### ACTIVITY
Take the material below and output exactly the run of lines from the one containing "Road at Kildrum Upper" down to the one containing "Samsung SE-208GB-dq_2.4x_ihas324-.png", with both included.

### GIVEN DATA
******************************

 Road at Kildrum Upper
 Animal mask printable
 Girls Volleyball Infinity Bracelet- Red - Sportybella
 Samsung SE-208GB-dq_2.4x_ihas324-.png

******************************

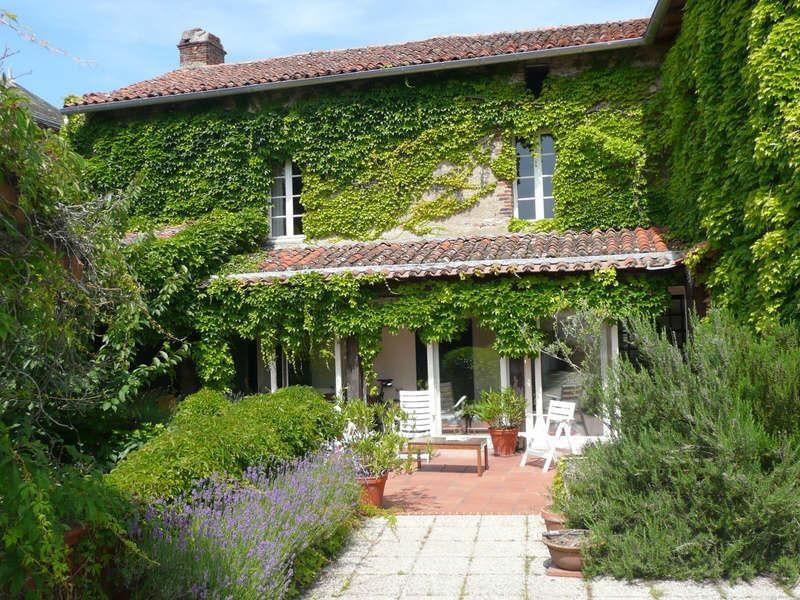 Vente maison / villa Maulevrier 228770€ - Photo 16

******************************

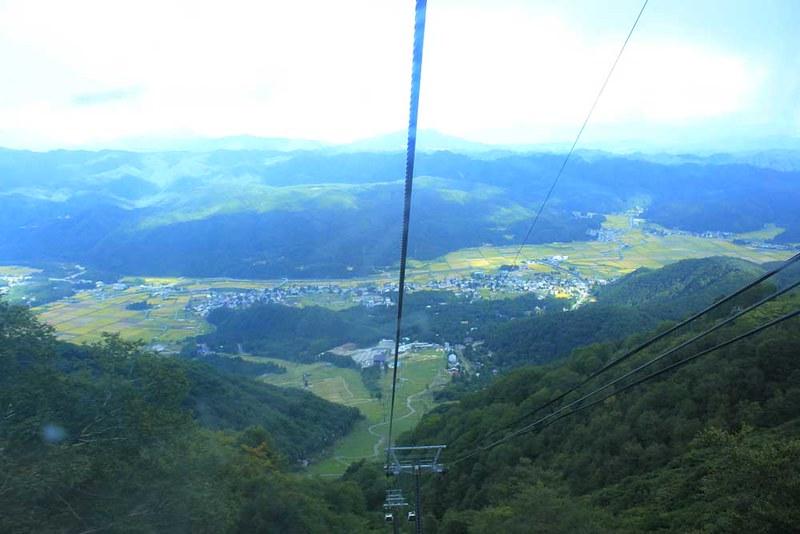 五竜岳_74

******************************

### SOLUTION
 Road at Kildrum Upper
 Animal mask printable
 Girls Volleyball Infinity Bracelet- Red - Sportybella
 Samsung SE-208GB-dq_2.4x_ihas324-.png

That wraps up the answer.